あいにく、国道一号線は宮ノ下の富士屋ホテル前から渋滞。恐らく、箱根湯本駅まで1時間以上はかかる状況。ひょとすると1時間30分。
ご家族は年配のご夫婦とお嬢様と息子様。お父様に事情を説明して、元箱根から旧道で箱根湯本駅に向かうことになりました。
当時のレートで3,500円程負担は増えますが、渋滞で停車時間が長くなることを考えると料金的にはほとんど変わりません。しかも時間的には遠回りしても30分以上早く到着できます。
走り始めてすぐにお母様が私の名前に気が付き、私の名前と過去のキャリアで車内は盛り上がりました。
こういう時に私の名前と過去のキャリアはとても好都合です。スーパーから通信販売会社、商社や出版社に勤務して、最後の20年間はコールセンター運営会社で管理職として勤務した経験談は特にお母様とお嬢様が興味を惹かれたご様子。
旧道に差し掛かる頃、お母様が「実は娘が今転職を考えているんですが、何かアドバイスはありますか。」とお尋ねになりました。
聞けば、念願かなって金融機関に就職できたものの、希望する業務を担当することができず、上司からは興味のない業務の知識を勉強するよう指導されているとのこと。すでに就職して3年が経過しているので、転職を考えているとお嬢様はおっしゃいました。
実は私も若い頃は自分がやりたい仕事(企画系)を担当させてくれないことにかなり不満をいだいていたことがあって、あまり上司の指示に従わない時期もありました。35歳で主任をしていた或る日、上司から呼び出され、パソコンのEXCELの研修に参加するよう指示されました。
当時、パソコンを使っている同僚はあまりいなかったこともあり、私は「ワープロを使っているので、パソコンは結構です。」と返事。
普段なら笑って済ますような上司でしたが、その時は一歩も引かず、翌週2日間、不本意ながら外部のパソコン研修に参加。
興味がないので、初日は30分遅刻。しかし、初日の夕方から始まった関数計算の講義位から徐々に「これは今の管理業務に使えるのではないか。」と感じ始め、講義終了後にインストラクターを質問攻めに・・・。

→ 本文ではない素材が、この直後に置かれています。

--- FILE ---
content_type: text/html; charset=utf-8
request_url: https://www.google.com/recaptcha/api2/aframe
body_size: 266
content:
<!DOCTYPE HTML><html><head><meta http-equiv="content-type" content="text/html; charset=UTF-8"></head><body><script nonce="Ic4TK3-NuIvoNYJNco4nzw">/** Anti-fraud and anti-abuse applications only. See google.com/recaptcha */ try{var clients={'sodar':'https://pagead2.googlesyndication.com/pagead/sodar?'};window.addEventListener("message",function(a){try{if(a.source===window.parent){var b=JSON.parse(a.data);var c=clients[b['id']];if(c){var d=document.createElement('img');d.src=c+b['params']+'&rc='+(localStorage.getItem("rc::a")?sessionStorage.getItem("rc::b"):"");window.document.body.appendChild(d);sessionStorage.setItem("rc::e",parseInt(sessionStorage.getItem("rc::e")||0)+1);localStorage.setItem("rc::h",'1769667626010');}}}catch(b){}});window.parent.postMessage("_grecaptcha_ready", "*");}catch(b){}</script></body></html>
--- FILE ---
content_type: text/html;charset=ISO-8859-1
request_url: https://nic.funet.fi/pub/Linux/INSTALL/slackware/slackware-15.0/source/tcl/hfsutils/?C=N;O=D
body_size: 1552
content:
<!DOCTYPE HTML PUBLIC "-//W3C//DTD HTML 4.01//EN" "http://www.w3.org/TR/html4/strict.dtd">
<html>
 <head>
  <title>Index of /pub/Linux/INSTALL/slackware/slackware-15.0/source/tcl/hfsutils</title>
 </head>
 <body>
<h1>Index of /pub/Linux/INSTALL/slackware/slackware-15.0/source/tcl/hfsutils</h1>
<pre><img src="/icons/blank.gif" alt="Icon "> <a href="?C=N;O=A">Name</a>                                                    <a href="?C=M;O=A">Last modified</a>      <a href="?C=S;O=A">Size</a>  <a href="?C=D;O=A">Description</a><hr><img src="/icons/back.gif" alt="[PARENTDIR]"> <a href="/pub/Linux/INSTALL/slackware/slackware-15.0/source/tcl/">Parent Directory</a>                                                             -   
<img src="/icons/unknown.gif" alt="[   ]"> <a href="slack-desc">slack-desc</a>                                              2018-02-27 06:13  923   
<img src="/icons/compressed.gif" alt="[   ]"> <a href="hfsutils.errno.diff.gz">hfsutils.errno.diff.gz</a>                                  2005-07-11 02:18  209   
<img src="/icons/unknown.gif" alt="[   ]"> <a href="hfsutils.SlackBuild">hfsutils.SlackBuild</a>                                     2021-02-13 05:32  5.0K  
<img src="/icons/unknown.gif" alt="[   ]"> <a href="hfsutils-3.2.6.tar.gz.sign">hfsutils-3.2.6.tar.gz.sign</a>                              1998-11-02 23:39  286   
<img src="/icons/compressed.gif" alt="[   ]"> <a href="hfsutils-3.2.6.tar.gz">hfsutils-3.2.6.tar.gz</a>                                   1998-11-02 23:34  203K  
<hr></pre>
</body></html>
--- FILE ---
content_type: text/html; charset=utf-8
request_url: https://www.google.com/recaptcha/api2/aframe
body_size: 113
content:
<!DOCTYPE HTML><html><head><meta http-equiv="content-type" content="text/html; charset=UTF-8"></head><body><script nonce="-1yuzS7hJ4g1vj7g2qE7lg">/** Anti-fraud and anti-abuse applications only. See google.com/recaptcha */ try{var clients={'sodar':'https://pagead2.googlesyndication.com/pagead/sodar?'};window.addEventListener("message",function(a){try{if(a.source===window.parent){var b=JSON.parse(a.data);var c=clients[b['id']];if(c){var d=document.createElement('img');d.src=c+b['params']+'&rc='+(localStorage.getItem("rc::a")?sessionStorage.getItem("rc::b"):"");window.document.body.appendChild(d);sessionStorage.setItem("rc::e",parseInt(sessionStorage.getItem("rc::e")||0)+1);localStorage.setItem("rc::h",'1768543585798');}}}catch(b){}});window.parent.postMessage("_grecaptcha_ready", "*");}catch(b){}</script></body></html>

2日目の「条件式」の講義が終わるころには「私のオフィスにもパソコンを導入してもらおう。」と考え始めてました。
そして、研修最終日である2日目の講義が終わると、会社に戻って上司にパソコン導入の陳情。
その後、30代後半、50代前半で転職をしましたが、恐らくパソコンのスキルがなければ、転職は難しい年齢だったはず。
また、今、手掛けている「箱根観光情報新聞」の発行も、パソコンの知識があったからこそ実現しました。
お嬢様に私のこの経験について話した上で、「若いうちは色々と経験する機会が沢山あるので、その機会を自分でなくしてしまうのはもったいない。上司の方が薦める知識の習得で新たな可能性が見つかるかもしれない。もう少し辛抱してはどうか。」とアドバイスしました。
ちょうど、その話が終わった頃にタクシーは箱根湯本駅に到着。
今度はお父様が「運転手さん、講義を延長してもらって、行先を小田原にしてもらえますか。」と。
そこで、小田原駅までお送りすることに。
降車の際に、お母様が「娘がもう少し今の会社で頑張ってみると言ってます。ありがとうございました。これ講義代です。」と話され、チップを渡してくださいました。少しお役に立てたようです。